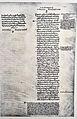 Timaios beginning. Codex Parisinus graecus 1807.jpg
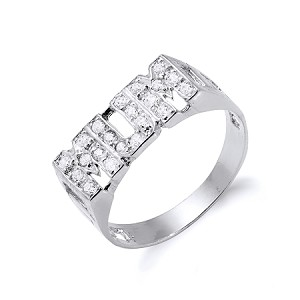 Sterling Silver 'MUM' Ring With Cubic Zirconia's
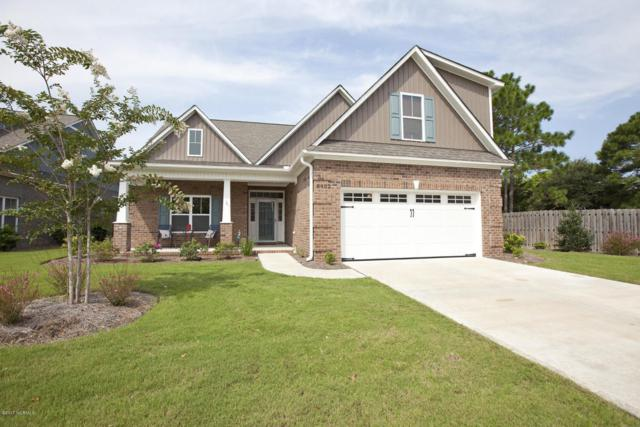 8402 Max Flite Way, Wilmington, NC 28412 (MLS #100085784) :: David Cummings Real Estate Team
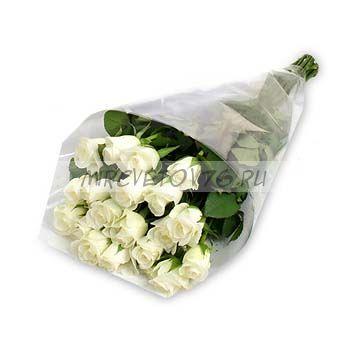 """Букет """" 17 белых роз"""""""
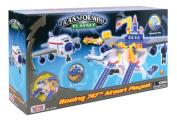 Richmond Toys Transforming Airport Playset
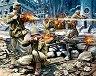 Войници от американската пехотна войска - Комплект фигури -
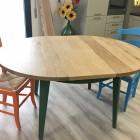 Tavolo rotondo allungabile il legno di rovere
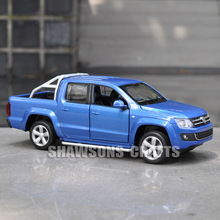 DIECAST METAL 1:30 CAR MODEL TOYS PULL BACK VOLKSWAGEN AMAROK REPLICA SOUND LIGHT(China)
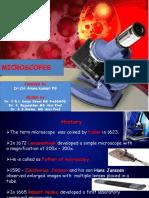 4. Microscopes.pptx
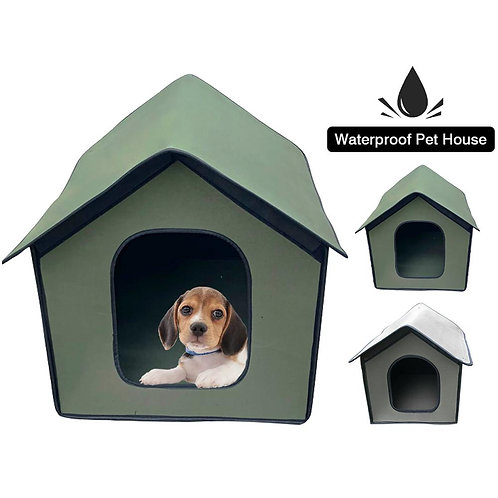 Tent Cabin Foldable Pet Shelter Portable Pets Cat Dog House Tent New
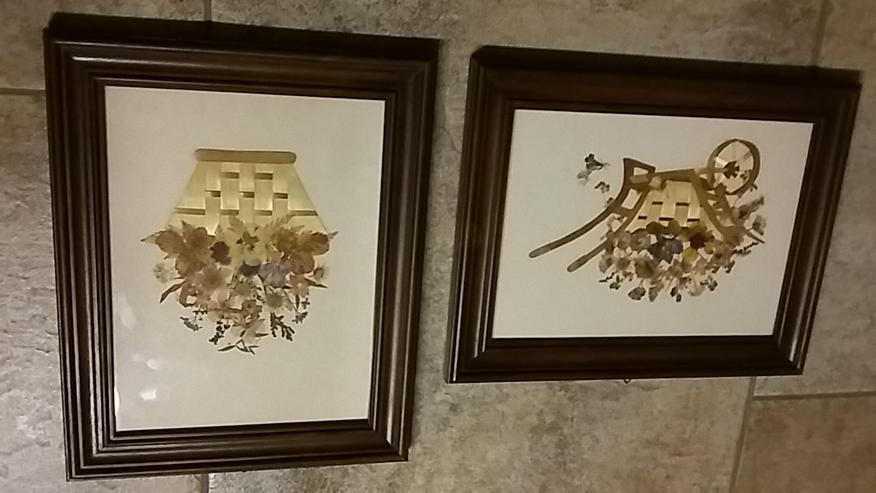 Bild 3: Stroh-Bilder, alt (2 Stck.) aus den 1970er-Jahren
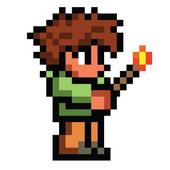 Аватар для merrrimack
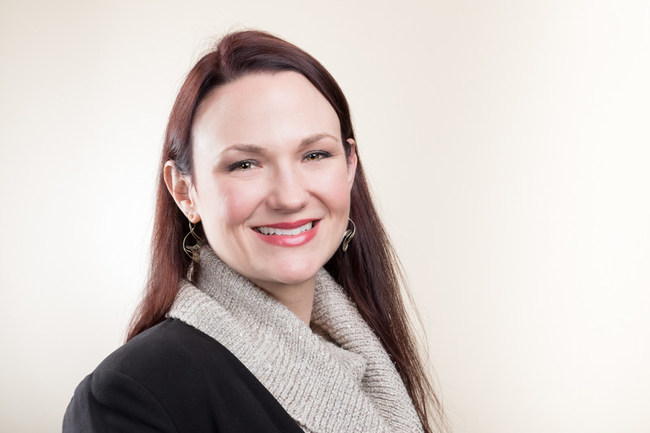 Danielle Sanzobrino, Vice President of Account Management at Global Mobility Solutions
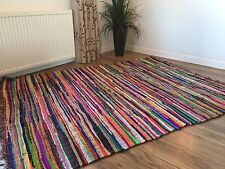 ❤️SHABBY CHIC RAG RUG MULTI COLOURED WITH FRINGED EDGES 75cm x 120cm FAIR TRADE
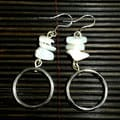 Handmande Mother of Pearl and Silver Hoop Earrings (China)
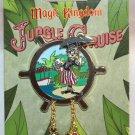 Walt Disney World Jungle Cruise 45th Anniversary Pin Goofy as Trader Sam Limited Edition 2000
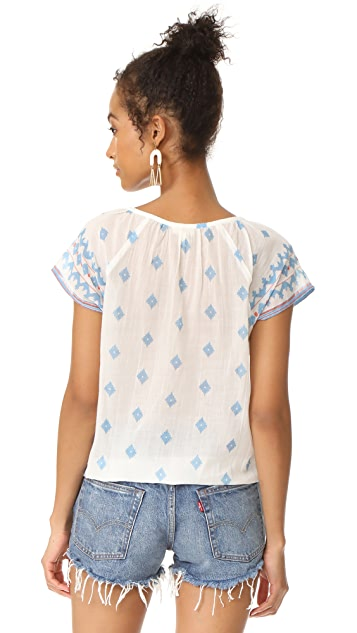Soft Joie Dolan B Top
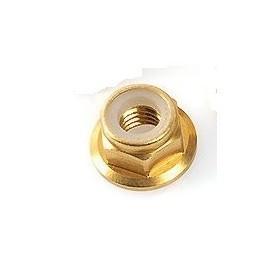 DADO ALLUMINIO FLANGIATO GOLD 3mm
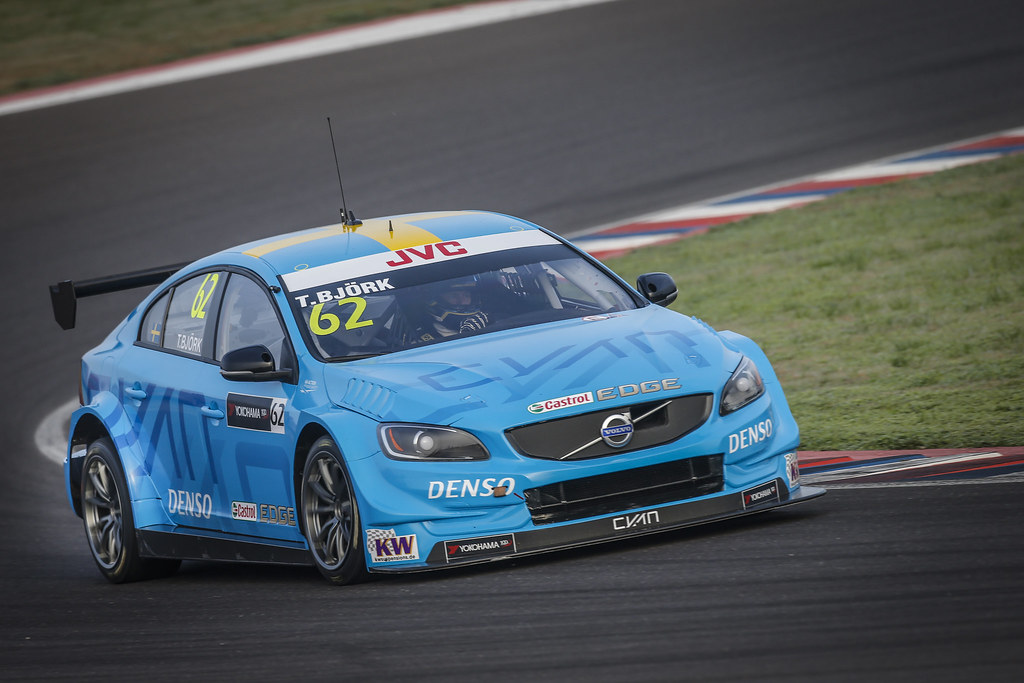 62 BJORK Thed (swe) Volvo S60 Polestar team Polestar Cyan Racing action during the 2017 FIA WTCC World Touring Car Race of Argentina at Termas de Rio Hondo, Argentina on july 14 to 16 - Photo Francois Flamand / DPPI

# # # # #

EXERCISE BRIEF.
Begin at the line containing "Tavolo rotondo allungabile" and restate exactly every line through the end of the material, skipping the pictures.

YOUR SOLUTION.
 Tavolo rotondo allungabile il legno di rovere
 DIECAST METAL 1:30 CAR MODEL TOYS PULL BACK VOLKSWAGEN AMAROK REPLICA SOUND LIGHT(China)
 4. Microscopes.pptx
 Tent Cabin Foldable Pet Shelter Portable Pets Cat Dog House Tent New
 Bild 3: Stroh-Bilder, alt (2 Stck.) aus den 1970er-Jahren
 Аватар для merrrimack
 Danielle Sanzobrino, Vice President of Account Management at Global Mobility Solutions
 ❤️SHABBY CHIC RAG RUG MULTI COLOURED WITH FRINGED EDGES 75cm x 120cm FAIR TRADE
 Handmande Mother of Pearl and Silver Hoop Earrings (China)
 Walt Disney World Jungle Cruise 45th Anniversary Pin Goofy as Trader Sam Limited Edition 2000
Soft Joie Dolan B Top
 DADO ALLUMINIO FLANGIATO GOLD 3mm
 62 BJORK Thed (swe) Volvo S60 Polestar team Polestar Cyan Racing action during the 2017 FIA WTCC World Touring Car Race of Argentina at Termas de Rio Hondo, Argentina on july 14 to 16 - Photo Francois Flamand / DPPI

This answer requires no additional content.